Quelle que soit la question qu’on aborde, il y a toujours deux façons de faire : partir d’une idée pour expliquer la réalité, ou partir de la réalité pour en conclure une idée. Je ne vais pas vous mentir : je préfère la deuxième démarche, tant la première nous pousse à conformer de force la réalité à nos théories si parfaites.
Aussi, pour savoir ce qu’est l’art et, surtout, comprendre ses interactions avec l’homme, il faut l’observer patiemment… Et ça c’est une chance : nous vivons au XXIème siècle, ce qui permet de faire appel à l’Histoire, si riche d’enseignements !
L’ART FORGÉ PAR LE TEMPS
Que le lecteur me pardonne l’élagage (propre aux synthèses) qui va suivre, mais quand nous recueillons avec respect l’art tel que charrié sur nos rivages par les marées du temps, nous constatons qu’aux débuts de l’humanité, l’art était simplement une forme d’artisanat, surtout utilitaire. On construisait un meuble, un pont ou on s’adressait aux dieux certes, mais chaque fois l’homme en tirait quelque avantage pratique. De plus, qui dit technique (art se disait d’ailleurs « techné » en grec) dit savoir-faire. Le savoir-faire était donc la condition première de l’art. La beauté n’y avait-elle aucune place ? Si, bien sûr, mais de surcroît.

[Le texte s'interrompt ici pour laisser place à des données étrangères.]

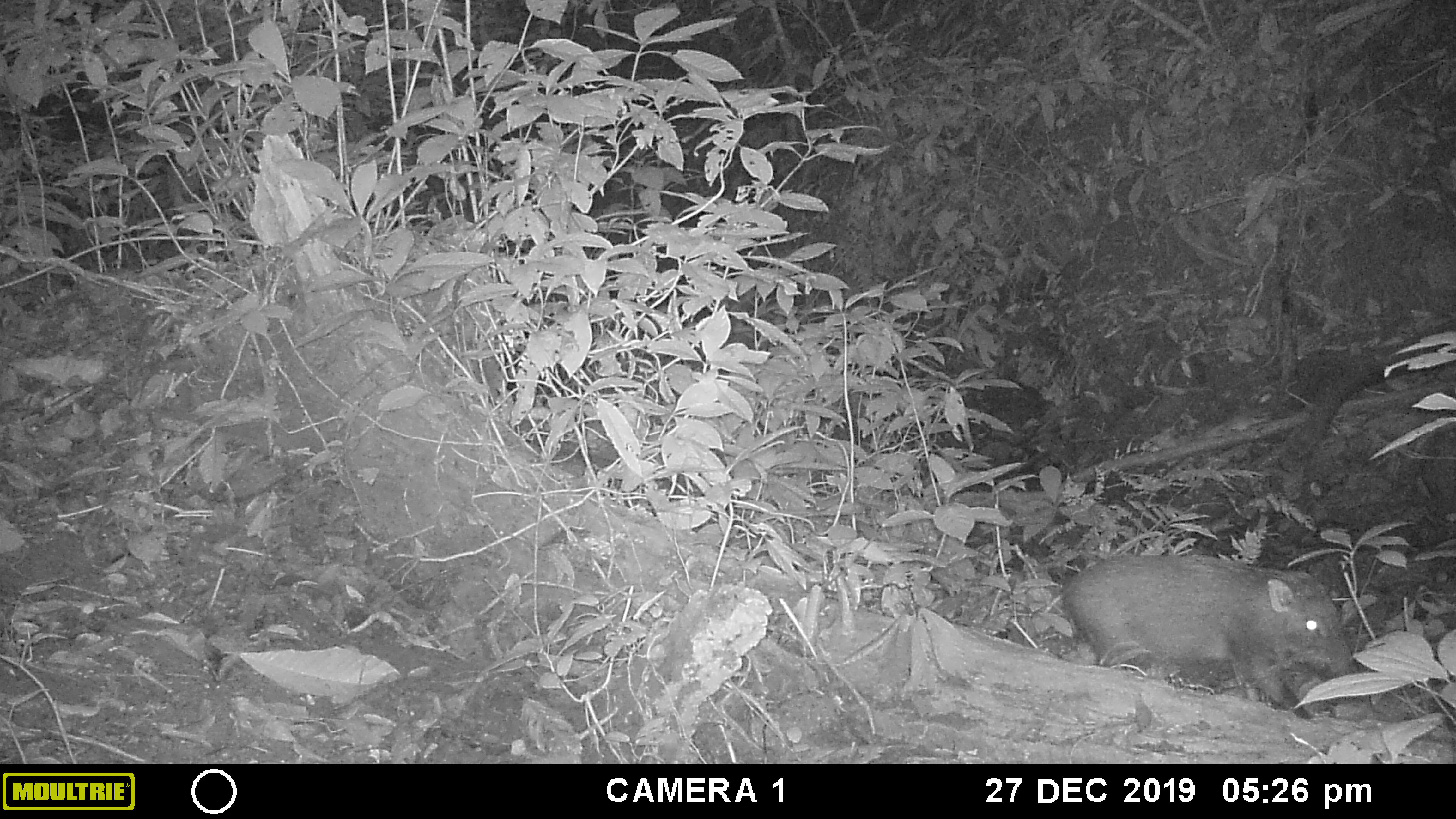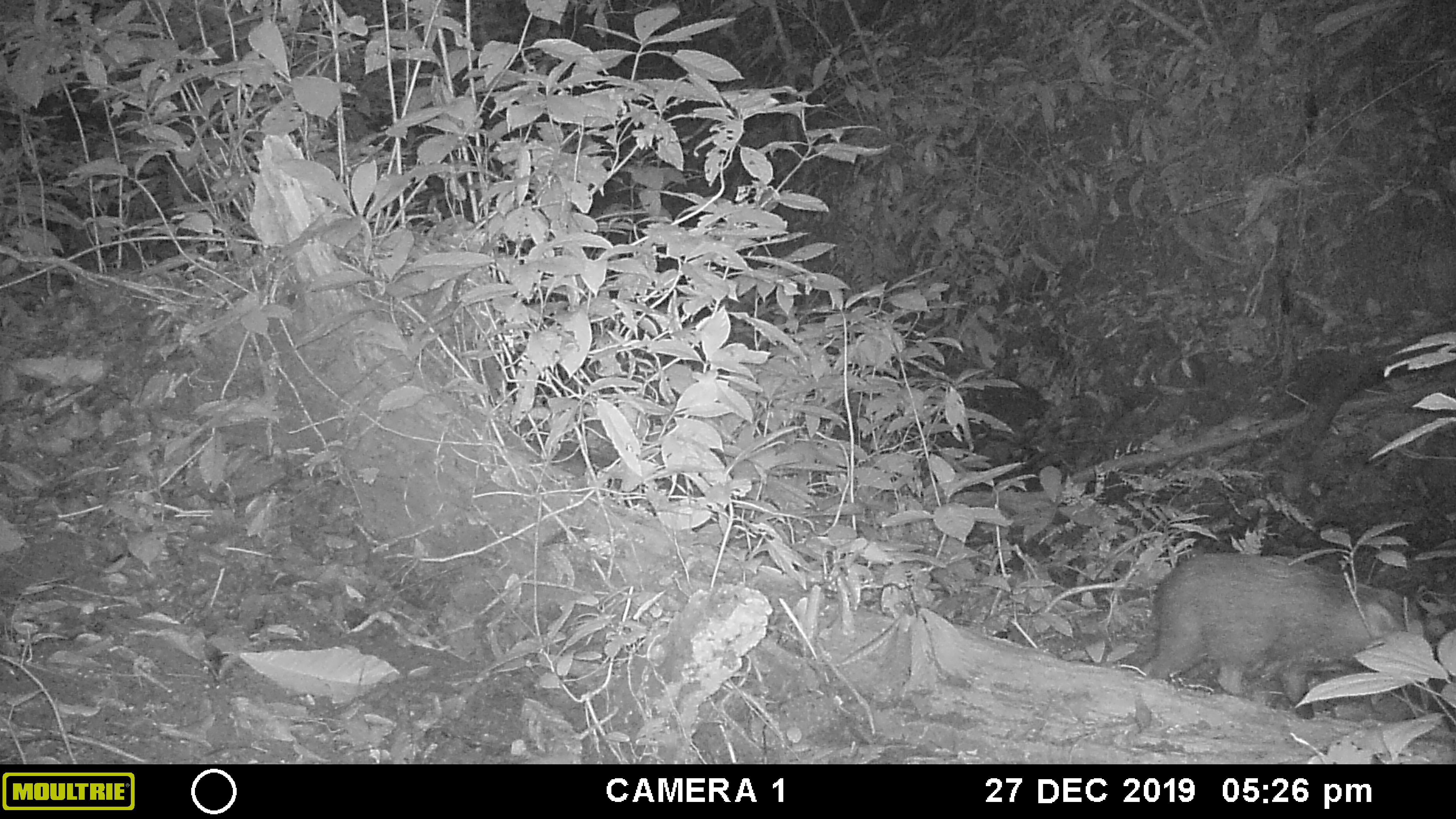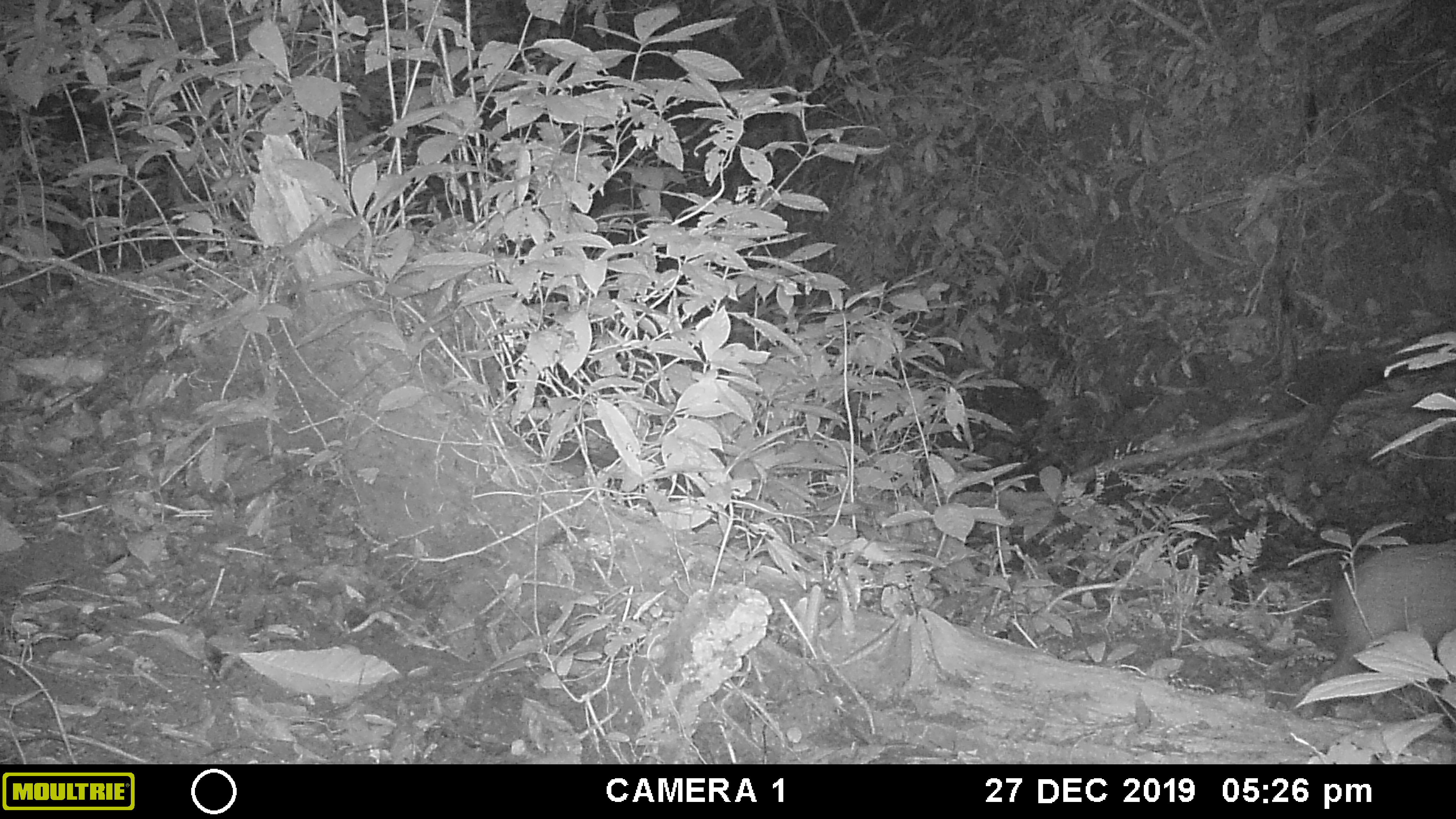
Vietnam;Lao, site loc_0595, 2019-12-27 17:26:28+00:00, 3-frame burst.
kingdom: Animalia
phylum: Chordata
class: Mammalia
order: Artiodactyla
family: Suidae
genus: Sus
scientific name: Sus scrofa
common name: eurasian wild pig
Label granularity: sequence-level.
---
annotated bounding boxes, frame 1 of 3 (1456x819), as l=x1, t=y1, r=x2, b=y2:
eurasian wild pig: l=1061, t=555, r=1360, b=717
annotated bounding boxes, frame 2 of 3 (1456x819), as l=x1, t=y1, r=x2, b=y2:
eurasian wild pig: l=1140, t=552, r=1424, b=719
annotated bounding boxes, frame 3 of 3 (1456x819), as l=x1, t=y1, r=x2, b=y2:
eurasian wild pig: l=1298, t=537, r=1455, b=717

« Cette évolution est colossale : affecter la Beauté comme finalité de l’art […], c’est d’une part faire officiellement passer l’art de l’utilité à l’émerveillement, et d’autre part distinguer radicalement la vérité (objet de la Philosophie) de la beauté (objet de l’art). »
Durant la période médiévale, Alcuin d’York, une tête d’ampoule bien lumineuse que Charlemagne allumait quand il n’y voyait pas bien, distingua les arts libéraux (grammaire, dialectique, rhétorique, arithmétique, géométrie, astronomie et musique) des arts serviles (la fabrication de la laine, l’armement, la navigation, l’agriculture, la chasse, la médecine et le théâtre). Il s’appuyait pour cela sur la distinction que faisait l’antiquité entre le savoir (sciences spéculatives) et le savoir-faire (sciences pratiques).

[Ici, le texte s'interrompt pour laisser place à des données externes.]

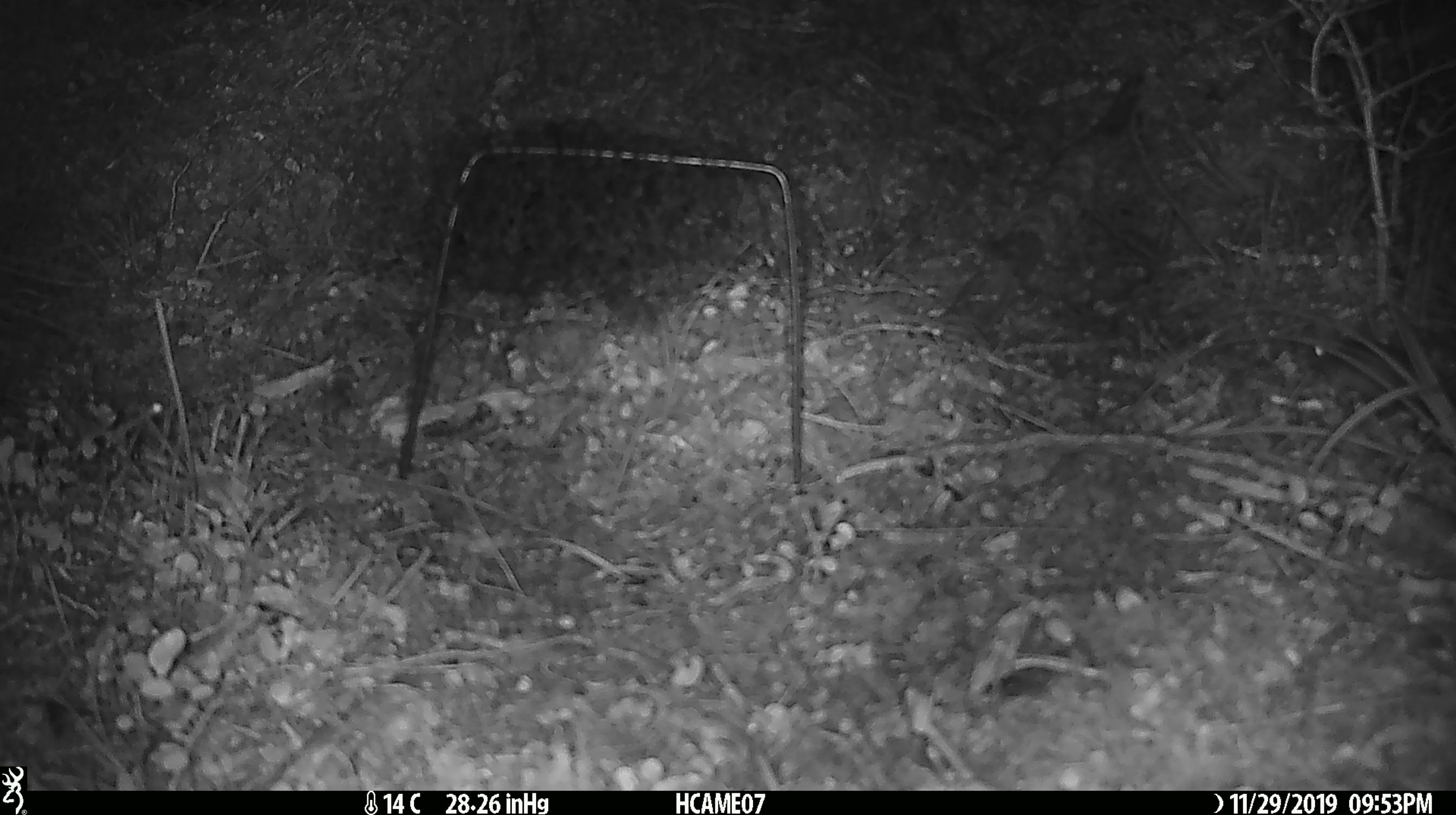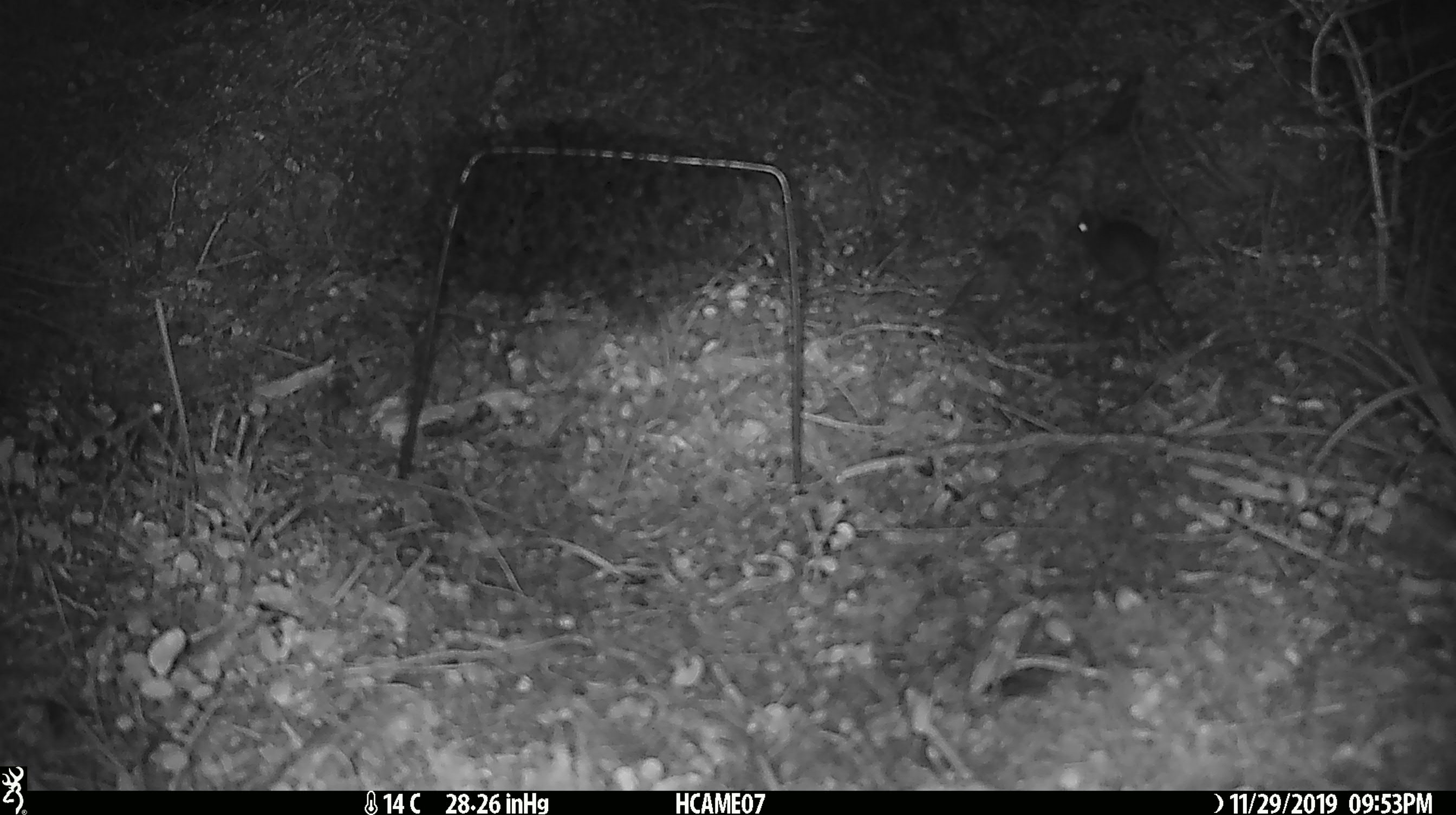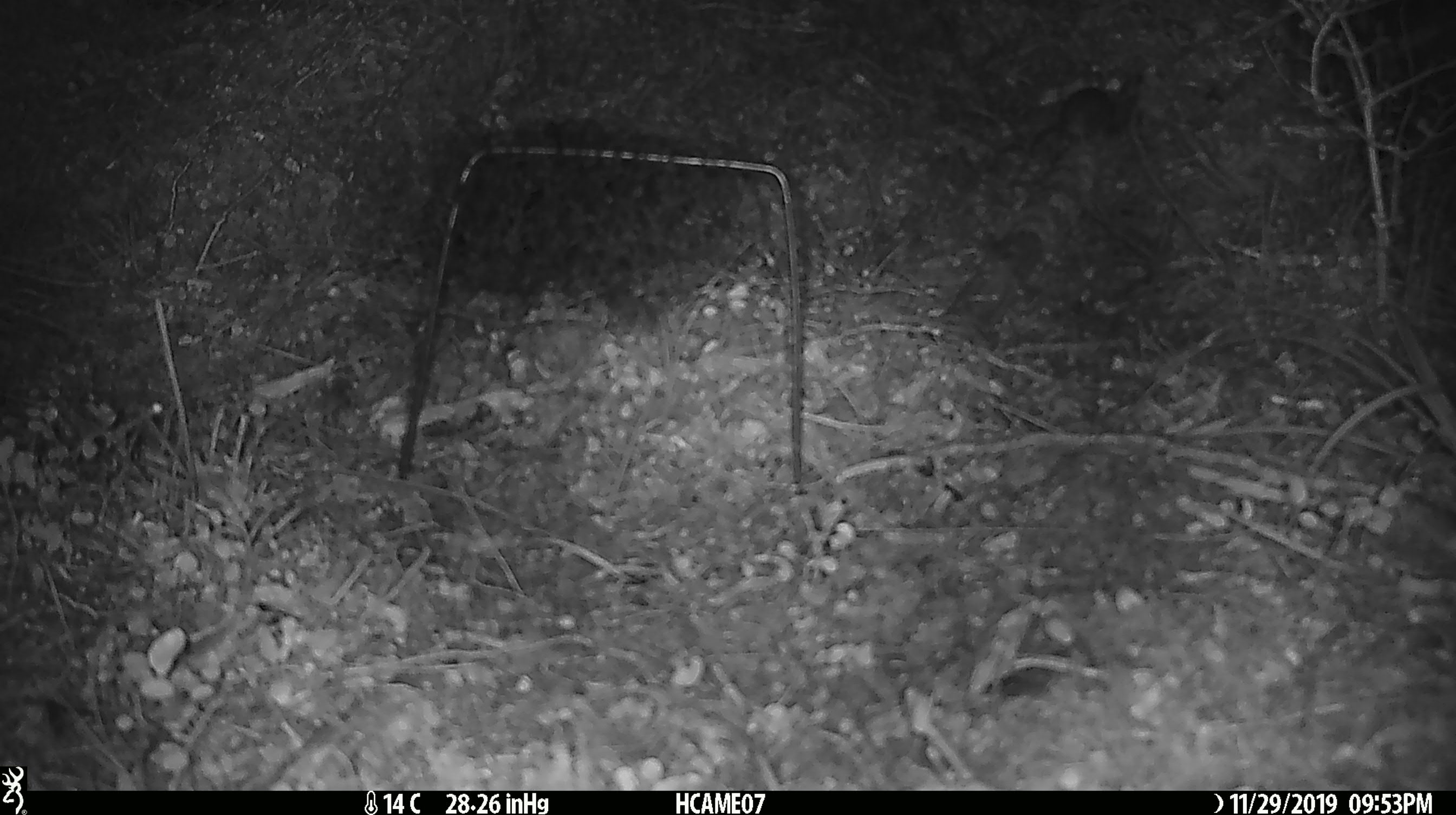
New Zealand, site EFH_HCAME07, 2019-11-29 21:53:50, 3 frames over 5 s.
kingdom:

A la Renaissance, les techniques fleurissent, et certaines disciplines, comme la peinture et la sculpture, s’autonomisent. La beauté aussi. Hé oui ! Madame s’émancipe et les artistes lui font la cour, afin de la coucher le plus tendrement possible dans leurs créations. Il ne reste plus qu’à donner un joli petit nom à l’art du beau.
Ce sont les Lumières qui s’en chargeront ! Dans son encyclopédie, Diderot définit le beau avec un certain panache : « Tout le monde raisonne du beau : on l’admire dans les ouvrages de la nature : on l’exige dans les productions des Arts. ». Puis il écrit ce qui restera jusqu’à aujourd’hui : les arts du beau seront appelés (roulements de tambour…) « Beaux-Arts. »
En fait, cette évolution est colossale : affecter la Beauté comme finalité de l’art (raccourci pour désigner les beaux-arts), c’est d’une part faire officiellement passer l’art de l’utilité à l’émerveillement, et d’autre part distinguer radicalement la vérité (objet de la Philosophie) de la beauté (objet de l’art).
LA RÉVOLUTION DANS L’ART
« Disons-le tout net, le terme « art contemporain » est un vaste attrape-nigaud. »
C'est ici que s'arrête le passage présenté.